Lu Yan jerked his head up in panic. "Miao Miao... don’t cry."
He wanted to wipe her face but froze when he saw his pinky—still bare bone, grotesque and terrifying. He tried to pull back, but Xia Miao caught his hand first.
She was usually proud, arrogant, her pretty eyes always looking down on others. But now, that haughtiness had dissolved into misty sorrow, her tears falling like endless spring rain.
"I know it’s because of me," she sniffled, her fair face crumpled in a mix of pitiful and adorable.
The newly formed veins in Lu Yan’s flesh twitched with each of her sobs, especially around his still-exposed chest cavity, where his heart thrashed wildly.
"Hey, don’t flatter yourself. I didn’t end up like this for you! I told you—thermal expansion, plus a stupid fall!"
Xia Miao: "I know I hurt you!"
"Stop crying, you look ugly!" Lu Yan fumbled closer, clumsily wiping her tears. "I’d never wreck myself for someone this ugly!"

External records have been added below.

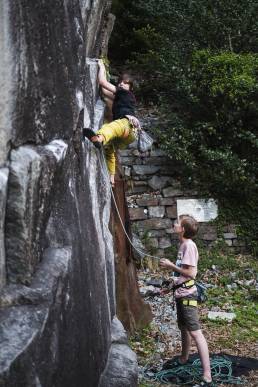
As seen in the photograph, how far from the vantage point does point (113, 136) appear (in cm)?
457

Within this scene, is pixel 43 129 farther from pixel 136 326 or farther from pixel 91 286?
pixel 136 326

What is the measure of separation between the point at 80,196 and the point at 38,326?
1.30m

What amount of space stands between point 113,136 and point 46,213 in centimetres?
197

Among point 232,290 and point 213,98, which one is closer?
point 232,290

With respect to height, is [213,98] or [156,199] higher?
[213,98]

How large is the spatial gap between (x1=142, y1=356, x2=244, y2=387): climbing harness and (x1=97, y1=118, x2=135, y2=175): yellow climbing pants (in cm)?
191

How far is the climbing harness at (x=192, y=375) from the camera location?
4.95 m

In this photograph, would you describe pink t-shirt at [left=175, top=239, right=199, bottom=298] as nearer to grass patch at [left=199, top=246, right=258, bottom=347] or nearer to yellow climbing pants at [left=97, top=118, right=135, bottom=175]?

"I already feel guilty... and heartbroken, and now you’re calling me ugly?!" Xia Miao plopped onto the floor and wailed, "Lu Yan, you’re hurting me!"

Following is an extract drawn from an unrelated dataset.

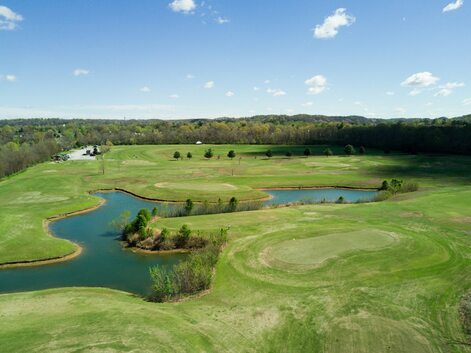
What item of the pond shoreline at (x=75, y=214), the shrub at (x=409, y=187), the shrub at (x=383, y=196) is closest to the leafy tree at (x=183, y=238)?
the pond shoreline at (x=75, y=214)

Lu Yan froze, especially at the word "heartbroken." A strange emotion surged through his half-repaired body, unfamiliar and overwhelming.
Heartbroken?
He’d never known the feeling. Hunger, pain—those were just part of life, like the tiny cage he’d grown up in. Even now, this fog-shrouded campus was just a bigger cage.

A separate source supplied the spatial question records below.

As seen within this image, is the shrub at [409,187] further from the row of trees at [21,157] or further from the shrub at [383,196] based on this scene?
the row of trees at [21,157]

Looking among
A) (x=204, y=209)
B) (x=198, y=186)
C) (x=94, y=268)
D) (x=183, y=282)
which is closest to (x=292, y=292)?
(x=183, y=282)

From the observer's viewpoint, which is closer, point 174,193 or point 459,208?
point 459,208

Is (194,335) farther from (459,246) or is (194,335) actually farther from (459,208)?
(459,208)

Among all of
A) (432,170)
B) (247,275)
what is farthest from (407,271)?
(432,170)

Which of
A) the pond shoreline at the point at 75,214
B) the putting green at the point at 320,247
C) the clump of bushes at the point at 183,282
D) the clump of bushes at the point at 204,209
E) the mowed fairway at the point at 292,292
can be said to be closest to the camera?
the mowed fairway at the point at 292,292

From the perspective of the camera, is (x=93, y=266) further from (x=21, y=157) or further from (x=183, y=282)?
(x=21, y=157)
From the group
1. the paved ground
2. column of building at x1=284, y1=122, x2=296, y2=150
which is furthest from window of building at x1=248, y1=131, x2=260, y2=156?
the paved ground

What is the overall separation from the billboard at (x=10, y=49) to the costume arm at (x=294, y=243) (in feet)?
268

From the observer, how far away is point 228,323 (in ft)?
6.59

Xia Miao scooted closer, hands hovering, unsure where to touch him. Her cries grew louder. "Lu Yan, does it hurt? It must be awful—what do I do? I’m useless! I can’t help you with anything except money!"
"Lu Yan, you’re not gonna die, are you?!"
"I don’t want you to die! I still wanna marry you!"
Her sobs escalated, sounding almost like mourning.
At first, she’d joked about his ruined state, but deep down, she was terrified—afraid his flesh would rot away completely, leaving nothing but bones.
Bones... how uncomfortable would hugging a skeleton be?
Lu Yan was never quick-witted. He didn’t know how to comfort her. Strangest of all, watching Xia Miao cry like a storm-battered branch, hearing her hiccupping wails, his own eyes reddened. His breath hitched, and before he knew it, he was crying too.
"Miao Miao, I’ll be fine. I wanna marry you too!"
His flesh regenerated faster now, rapidly covering exposed bone. The moment his skin sealed, he pulled Xia Miao into his arms, the hollow spaces beneath his bandages filling at last.
The naked boy clung to the girl, both burying their faces in each other’s shoulders, weeping uncontrollably.
Outside the door, three figures pressed against it, eavesdropping.
Conjoined Twin Brother: "What’s happening in there?"
Conjoined Twin Brother: "I hear a woman crying—did she get eaten?"
Conjoined Twin Brother: "But there’s a guy crying too. Are they fighting?"
The Headless Woman, clutching her recently recovered skull, nodded in agreement.
The old gardener grabbed the twins and the Headless Woman, herding them away. "Alright, alright, quit meddling in the young couple’s business."
The two idiots cried themselves out, finally collapsing in exhaustion. Their tear-streaked faces mirrored each other—a perfect pair of tragic lovers.
At last, Xia Miao dared to touch his body.
Even reconstructed, his flesh only returned to its original state—pale skin crisscrossed with surgical scars, his abdomen and limbs marred by centipede-like marks, large and small, horrifying to see.
He squirmed, catching her hand before it could linger on his chest. "Miao Miao, don’t look. I’m ugly."
Xia Miao wanted to cry again. She wrapped her arms around his neck, burying her face in the crook of his shoulder, breathing in his scent. Her voice came out muffled as she said, "Plus a hundred points."
Lu Yan froze, looking down at her in surprise, only seeing the top of her tousled head. "A... a hundred points?"
"Mm. You've already maxed out your score. Congratulations on successfully winning me over." Xia Miao lifted her face, her delicate, radiant features streaked with tears like pear blossoms in the rain. "Lu Yan, come and devour me."